Puis la noirceur de la vie a eu raison de moi, les malheurs, la difficulté, des épreuves insurmontables, même pour vous…

Les policiers municipaux n’ont jamais été tendres avec moi… Lors de leur dernière interpellation violente envers moi il y a quelques jours, je l’annonçais déjà comme une prémonition : “aidez-moi, ils vont me tuer”…

Quelques jours plus tard… Hier soir… C’était chose faite.

S’en souviendront-ils ? Penseront-ils à ma famille ? S’occuperont-ils de ceux que j’aime ? De mes enfants ?

Je ne les verrai pas grandir…

Je le répète, ils font tout pour me salir, se protègent les uns les autres… Ils iront jusqu’à mentir et utiliser les termes les plus déshumanisants contre moi, pour vous faire oublier que moi aussi… J’avais une âme. Moi aussi, j’avais un cœur… Moi aussi, j’avais le droit de vivre…

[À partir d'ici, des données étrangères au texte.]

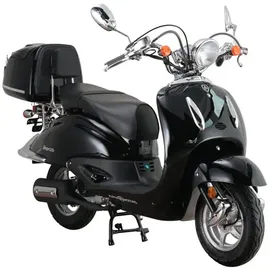 Alpha Motors Retro Firenze 50 ccm 3,0 PS 45 km/h Schwarz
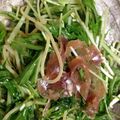 かななたろう's cooksnap of when they made 水菜とハムのパスタ☆包丁要らず.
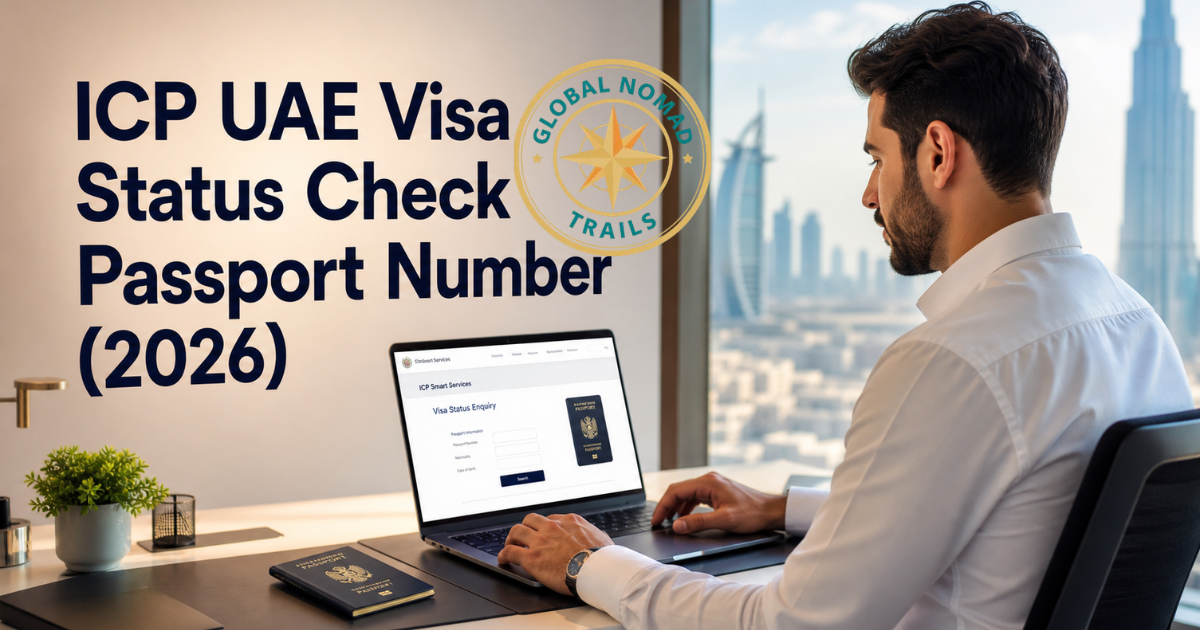 UAE Visa Status Check Passport Number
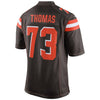 Image of Joe Thomas Cleveland Browns Limited Jersey - Brown 2019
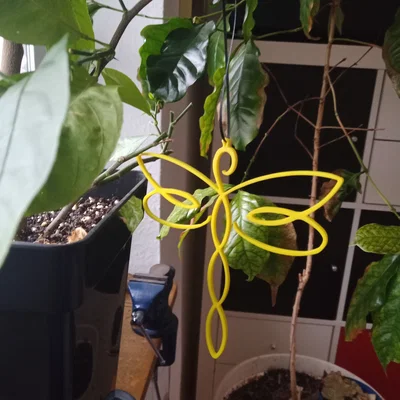 Phụ kiện trang trí 3D hình chuồn chuồn độc đáo cho khu vườn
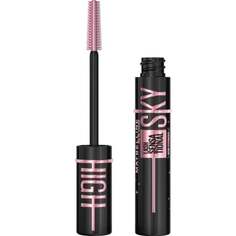 Удлиняющая тушь Cosmic Black, 7,2 мл Maybelline, Lash Sensational Sky High Mascara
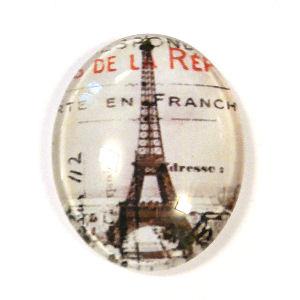 Cabochon 30x40mm con stampa - Mod. 11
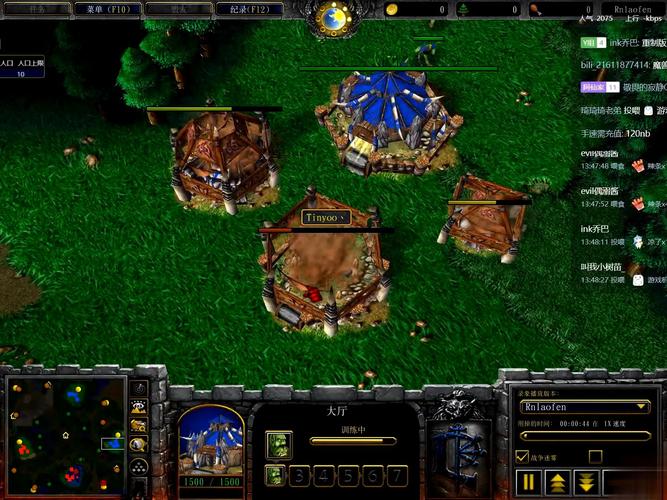 魔兽争霸3冰封王座圣树传说RPG地图最新完整版v1.0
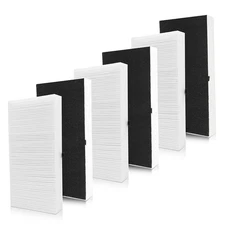 6 Pack Filter for Honeywell HHT270 HHT290 FRF101B FHT170W FHT180W FHT190W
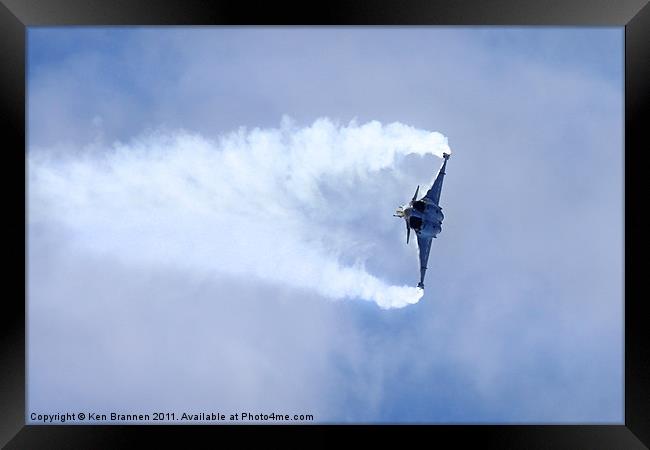 Dassault Rafale RIAT 2011 Framed Print by Oxon Images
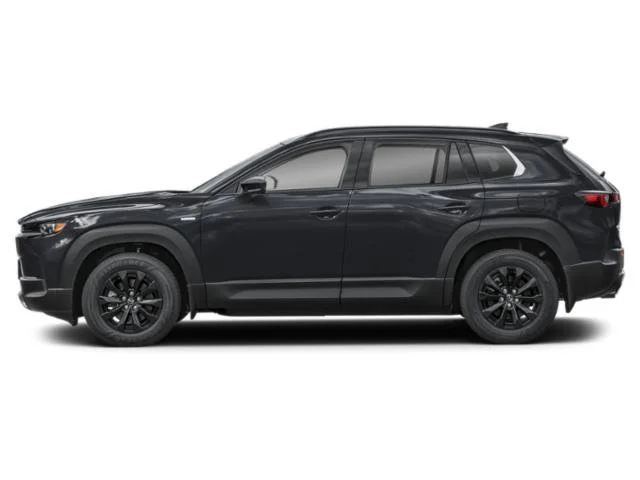 Used 2025 Jet Black Mica Mazda Premium Package image 3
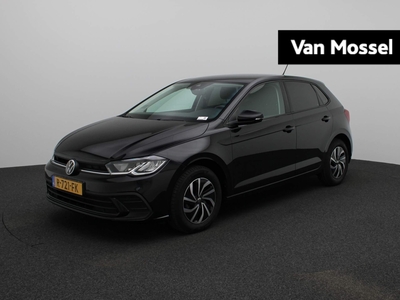 VOLKSWAGEN POLO 1.0 TSI Life 95PK automaat | Digitale Cockpit | Navigatie | Parkeersensoren | Adaptive Cruise Control | App Connect | Airco | Bluetooth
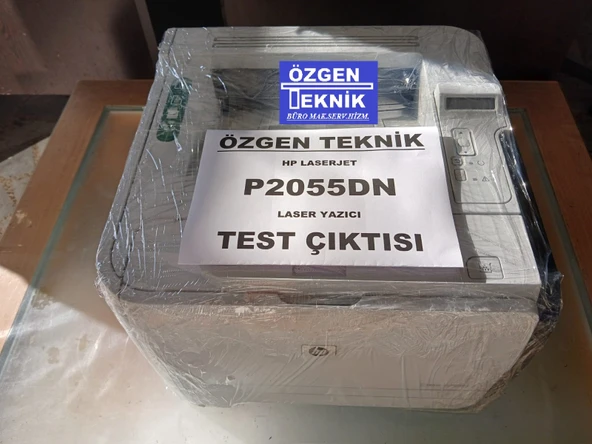 Hp laserjet p2055dn yazıcı(İKİNCİEL) - 1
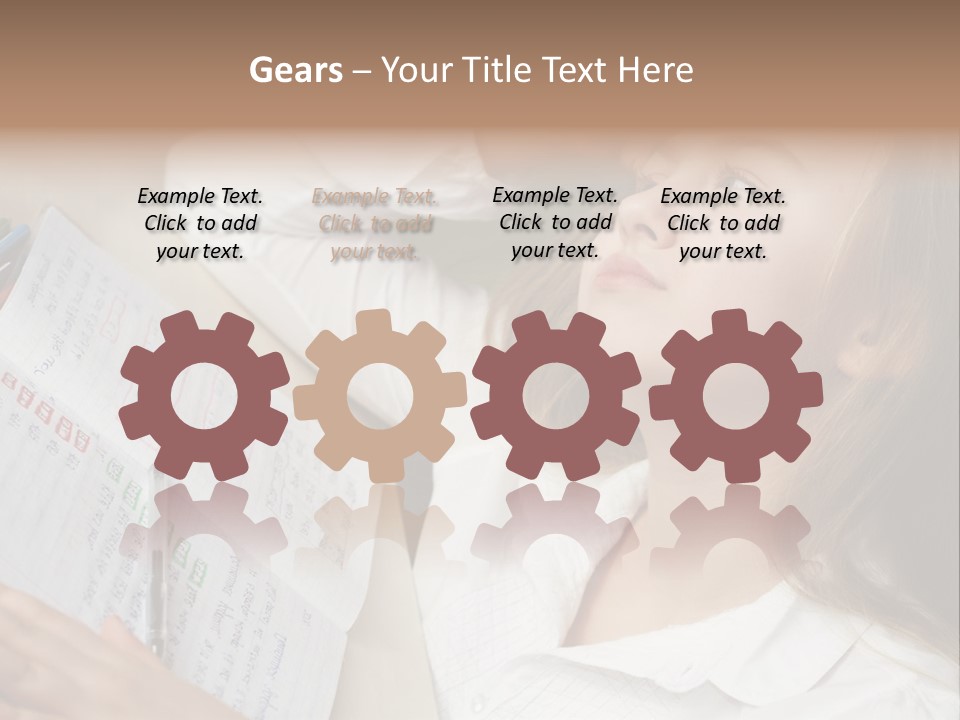 Pencil Youth Junior PowerPoint Template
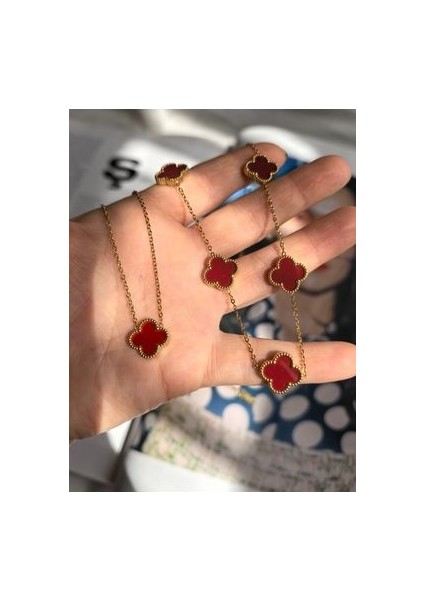 5li Yonca Model Marka Kolye fiyatları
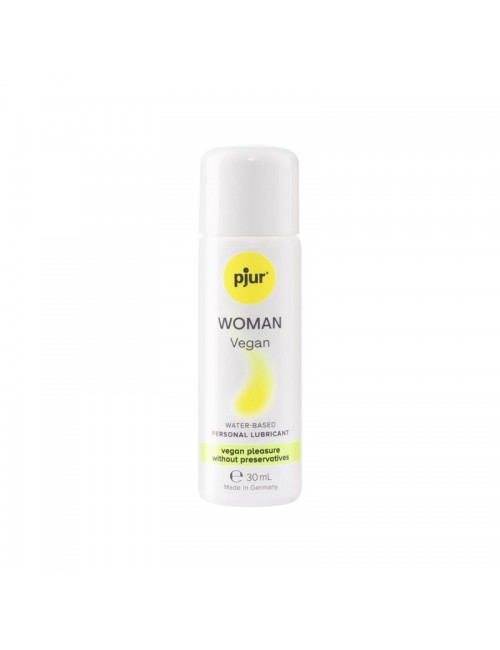 Lubricante Base Agua Vegano 30 ml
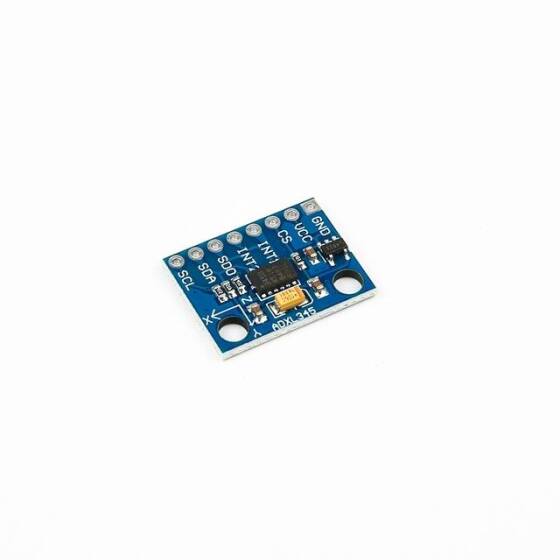 Unsoldered GY-291 ADXL345 Digital 3-Axis Acceleration of Gravity Tilt Module IIC / SPI Transmission - 6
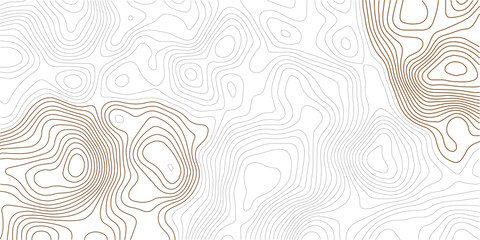 Beautiful Light topographic topo contour map background. Presentation background design.
Abstract topo contour map on white background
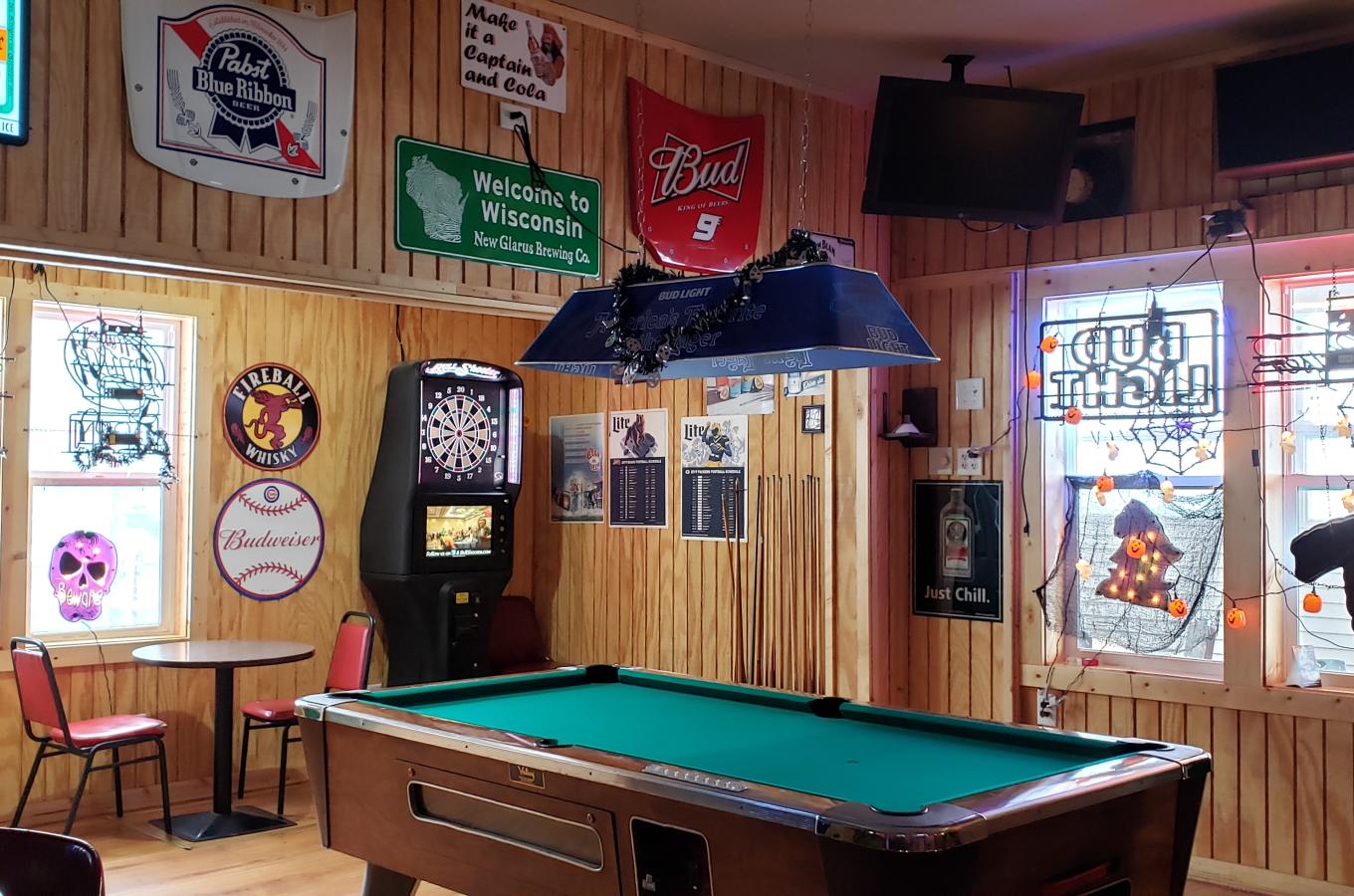 Wooden Nickel inside-pool-darts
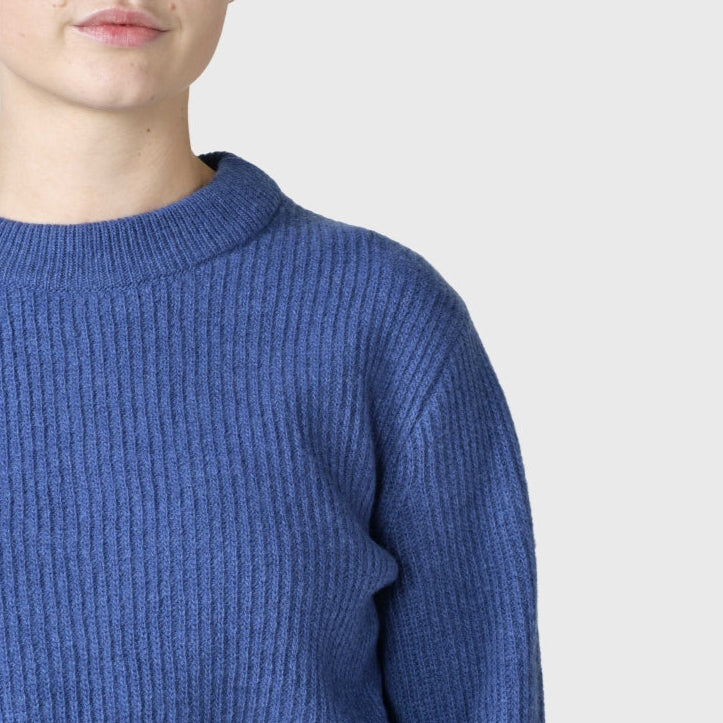 Klitmøller Collective W Gerda Knit Ocean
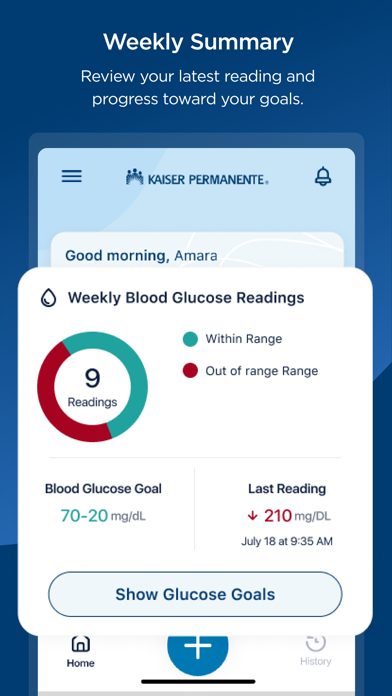 KP Health Ally app screenshot 3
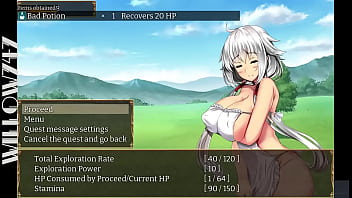 Preview 2 of Japun Catik - HRPG Serafina and the key to the egg 001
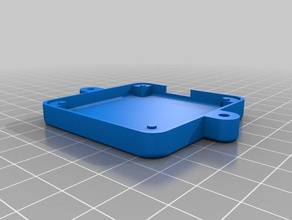 turuncu pi sıfır kutusunda elektronik 3d print model - Mito3D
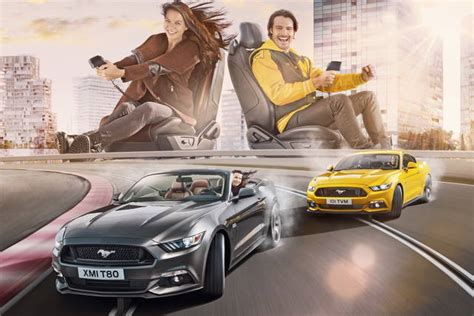 Mustang La Ford Annuncia Le Prestazioni Alvolanteit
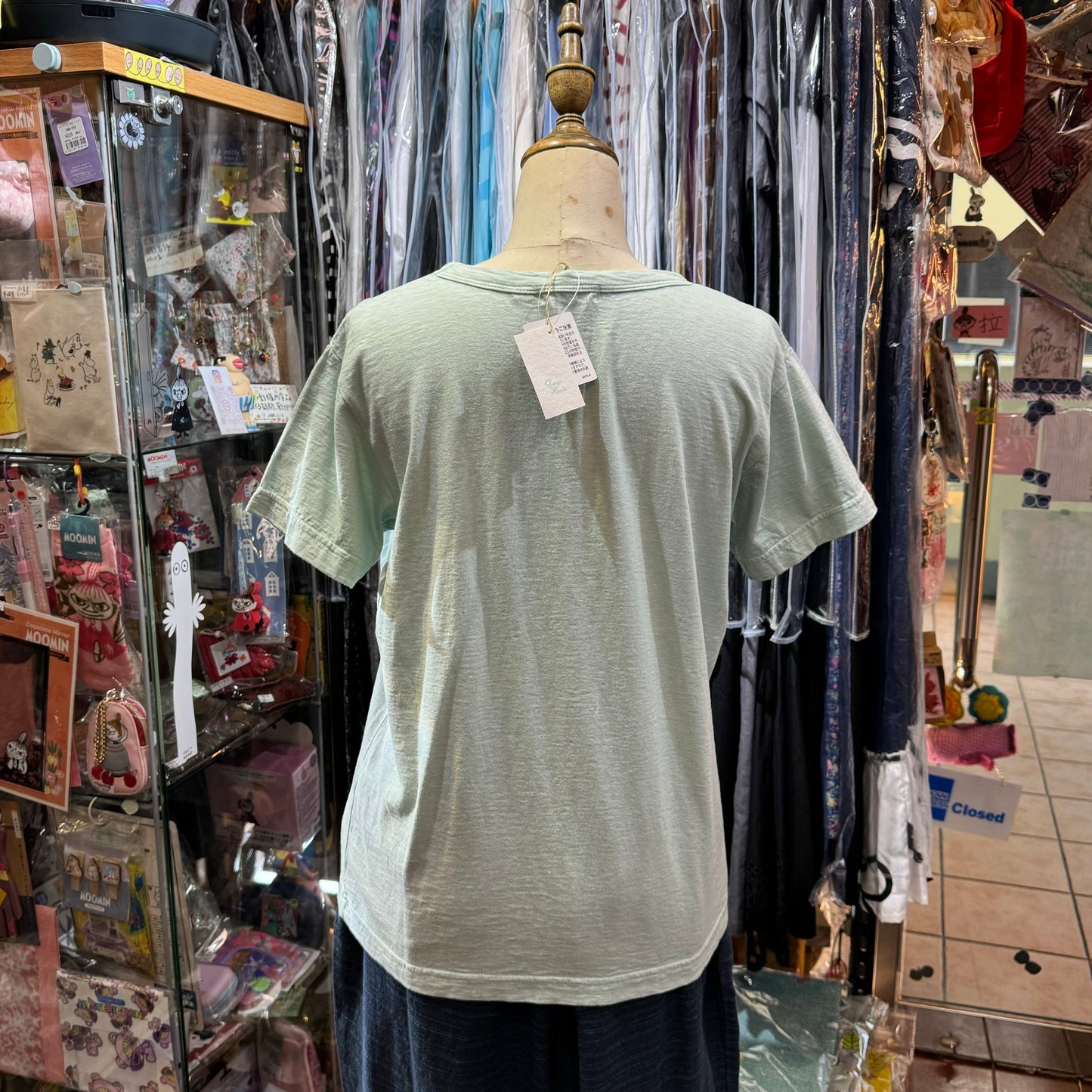 Days COPAIN T-shirt, 5 Colors, mad in Japan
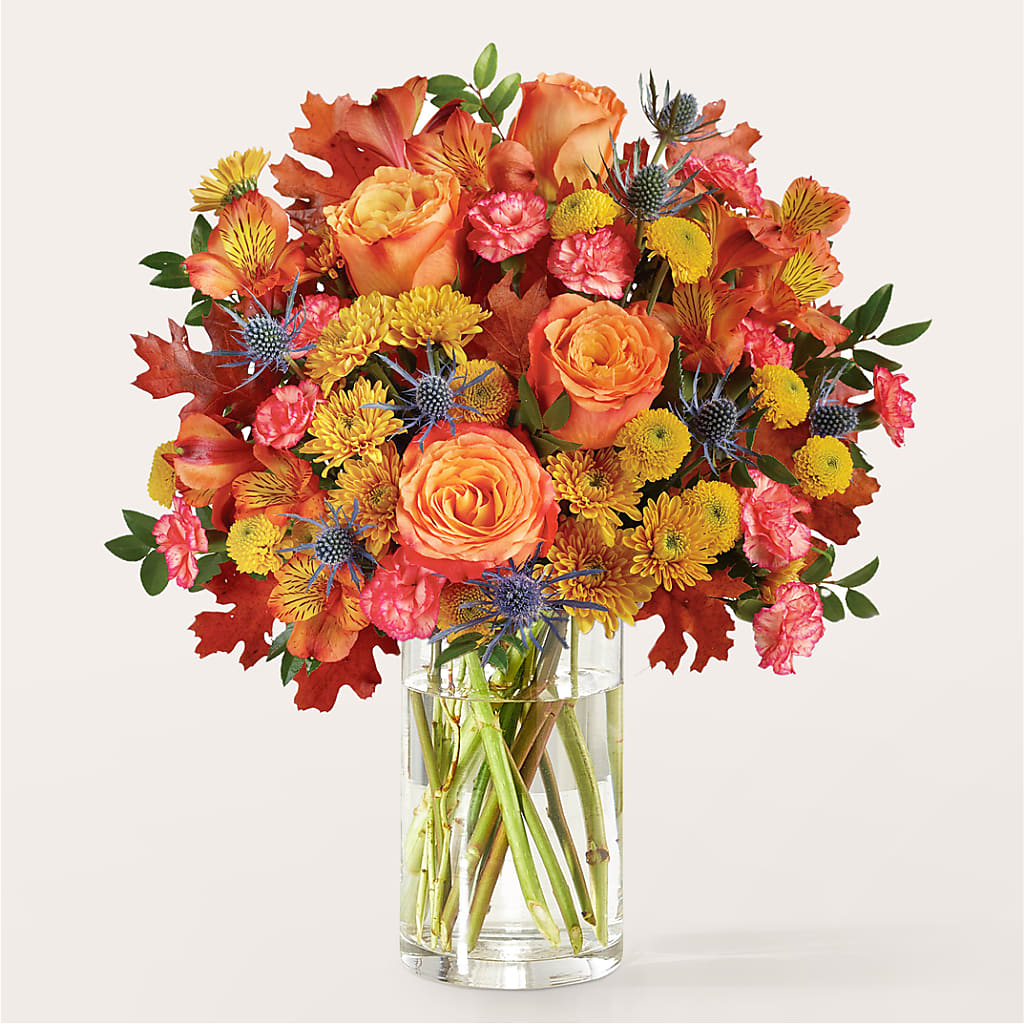 Winds of Autumn Bouquet – MEME'S FRANKLIN FLOWER SHOP, Franklin LA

Oui… Ils font tout pour me salir, comme pour faire oublier l’horreur de leurs propres actes, comme pour détourner l’attention de ce qu’ils m’ont fait… Ils font tout pour me salir…

Mais ils ne connaissent rien de ma vie, ils ne savent rien des mes épreuves rencontrées et endurées, ils ne savent rien de l’amour que j’ai reçu et que j’ai donné… S’ils sont toujours heureux au même âge que moi : c’est juste que leur vie a été beaucoup plus rose que la mienne. Pensez-vous réellement que je l’ai choisi ?

Qu’est ce qui méritait que je sois mort à même la rue, sans aucun jugement, sans la moindre loi ?

Qu’est ce qui méritait que je sois traité bien pire que la manière dont ils traitent les meurtriers et les pires criminels ?

Je n’ai jamais enlevé la vie, et mes amis vous le diront: j’étais un homme bon, j’avais du cœur, et j’aimais aussi.

Mes enfants seront sans père… Car hier… J’ai rencontré la police municipale.